Can you explain to the intuition why you would always have `a <= b \/ b < a`

(in order to have `Sym a <= Sym b`

)?

because that seems far from obvious to me

My intuition is that if you take `a = (%x. even x)`

and `b = (%x. prime x)`

, you are going to have a hard timing finding whether a or b is larger…

but maybe I am missing something in your definition

I am trying to prove the predicate existing relationship of the linorder.

In such a case, I think a might be equal to b, according to the `predicate.eval`

I am not very clear about the relation between the order and linorder.

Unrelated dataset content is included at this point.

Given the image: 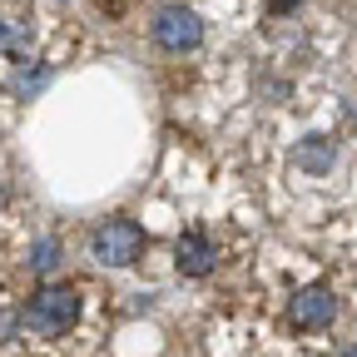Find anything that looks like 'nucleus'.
<instances>
[{"label": "nucleus", "instance_id": "obj_1", "mask_svg": "<svg viewBox=\"0 0 357 357\" xmlns=\"http://www.w3.org/2000/svg\"><path fill=\"white\" fill-rule=\"evenodd\" d=\"M79 318V293L75 288H40L25 307V328L40 333V337H60L70 333Z\"/></svg>", "mask_w": 357, "mask_h": 357}, {"label": "nucleus", "instance_id": "obj_2", "mask_svg": "<svg viewBox=\"0 0 357 357\" xmlns=\"http://www.w3.org/2000/svg\"><path fill=\"white\" fill-rule=\"evenodd\" d=\"M95 258L105 263V268H129L134 258L144 253V229L134 218H114V223H105V229L95 234Z\"/></svg>", "mask_w": 357, "mask_h": 357}, {"label": "nucleus", "instance_id": "obj_3", "mask_svg": "<svg viewBox=\"0 0 357 357\" xmlns=\"http://www.w3.org/2000/svg\"><path fill=\"white\" fill-rule=\"evenodd\" d=\"M154 40H159V50H174V55L199 50L204 45V20L189 6H164L154 15Z\"/></svg>", "mask_w": 357, "mask_h": 357}, {"label": "nucleus", "instance_id": "obj_4", "mask_svg": "<svg viewBox=\"0 0 357 357\" xmlns=\"http://www.w3.org/2000/svg\"><path fill=\"white\" fill-rule=\"evenodd\" d=\"M337 318V298L328 293V288H303L298 298H293V323H303V328H328Z\"/></svg>", "mask_w": 357, "mask_h": 357}, {"label": "nucleus", "instance_id": "obj_5", "mask_svg": "<svg viewBox=\"0 0 357 357\" xmlns=\"http://www.w3.org/2000/svg\"><path fill=\"white\" fill-rule=\"evenodd\" d=\"M174 263H178V273H184V278H204V273H213L218 253H213V243L204 234H184L178 248H174Z\"/></svg>", "mask_w": 357, "mask_h": 357}, {"label": "nucleus", "instance_id": "obj_6", "mask_svg": "<svg viewBox=\"0 0 357 357\" xmlns=\"http://www.w3.org/2000/svg\"><path fill=\"white\" fill-rule=\"evenodd\" d=\"M60 263H65V248H60V238H40V243L30 248V268H35L40 278H50Z\"/></svg>", "mask_w": 357, "mask_h": 357}, {"label": "nucleus", "instance_id": "obj_7", "mask_svg": "<svg viewBox=\"0 0 357 357\" xmlns=\"http://www.w3.org/2000/svg\"><path fill=\"white\" fill-rule=\"evenodd\" d=\"M298 164H303V169H312V174H323V169L333 164V144L323 139V134H312V139L298 149Z\"/></svg>", "mask_w": 357, "mask_h": 357}, {"label": "nucleus", "instance_id": "obj_8", "mask_svg": "<svg viewBox=\"0 0 357 357\" xmlns=\"http://www.w3.org/2000/svg\"><path fill=\"white\" fill-rule=\"evenodd\" d=\"M0 50L25 55V50H30V25H25V20H0Z\"/></svg>", "mask_w": 357, "mask_h": 357}, {"label": "nucleus", "instance_id": "obj_9", "mask_svg": "<svg viewBox=\"0 0 357 357\" xmlns=\"http://www.w3.org/2000/svg\"><path fill=\"white\" fill-rule=\"evenodd\" d=\"M45 79H50V70H30V75L20 70V75L10 79V89H15V95H35V89H40Z\"/></svg>", "mask_w": 357, "mask_h": 357}, {"label": "nucleus", "instance_id": "obj_10", "mask_svg": "<svg viewBox=\"0 0 357 357\" xmlns=\"http://www.w3.org/2000/svg\"><path fill=\"white\" fill-rule=\"evenodd\" d=\"M268 6H273V10H278V15H288V10H293V6H298V0H268Z\"/></svg>", "mask_w": 357, "mask_h": 357}, {"label": "nucleus", "instance_id": "obj_11", "mask_svg": "<svg viewBox=\"0 0 357 357\" xmlns=\"http://www.w3.org/2000/svg\"><path fill=\"white\" fill-rule=\"evenodd\" d=\"M6 199H10V189H6V178H0V208H6Z\"/></svg>", "mask_w": 357, "mask_h": 357}, {"label": "nucleus", "instance_id": "obj_12", "mask_svg": "<svg viewBox=\"0 0 357 357\" xmlns=\"http://www.w3.org/2000/svg\"><path fill=\"white\" fill-rule=\"evenodd\" d=\"M347 357H357V347H352V352H347Z\"/></svg>", "mask_w": 357, "mask_h": 357}]
</instances>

Because like (<) in nat is an order, a < b then a < b or b < a will be always established.

you have a linorder on `'a`

, that does not say anything on having an order on a function

so the question should be recalled back to prove the linorder relation of predicate, whether I could understand in this way

No, the question is: what do you want to prove

and what you want to model

and how

in general, total orders on base elements does not mean anything on a function on those elements

even with lattices, you only get a partial order

okay, I want to implement a symbolic automaton, in which transition is the predicate, thus I include the predicate in the rexp(Sym). And I built on the basic of regular set in afp. When the type of character is nat, it belongs to the linear order. Currently, My theory could not handle such case, that's why I want to prove its linorder.

the original library is built on atom 'a, then linear order holds on

I see the predicate is a complete-lattices, but not linorder.

Wait let's go a step back before going onto the Isabelle part: what does it mean for an automata to have a total order?

or do you want to express the subset relationship on the recognized languages?

I use the method of derivative on regular expression

and it must be built on normal forms, and need some arbitrary total order on regular expressions

The relation \le can be some arbitrary total order on regular expressions. Our concrete definition (omitted) works as follows. Expressions with different constructors at the root are compared according to some arbitrary fixed total order of the constructors. Expressions with the same constructor at the root are compared according to the lexicographic order of the arguments. Atoms are assumed to be totally ordered. More precisely, \le is restricted to regular expressions over natural numbers. cite `Proof Pearl: Regular Expression Equivalence and Relation Algebra`

if you just need a total order, I think that you could ignore most of the Sym problem… something like `Sym a < Sym b`

iff `a 0 < b 0`

but I am not sure at the moment.

what you do not want is working on the function as a function to build an order

Sorry, not understand the final sentence, not very familiar with the function on order.

Why I need a total order or linear order lies on I could verify the bool value, but not for the nat value. So I guess the problem lies on the rexp doesn't support linear. If available, I could email you the project and see where is the problem on.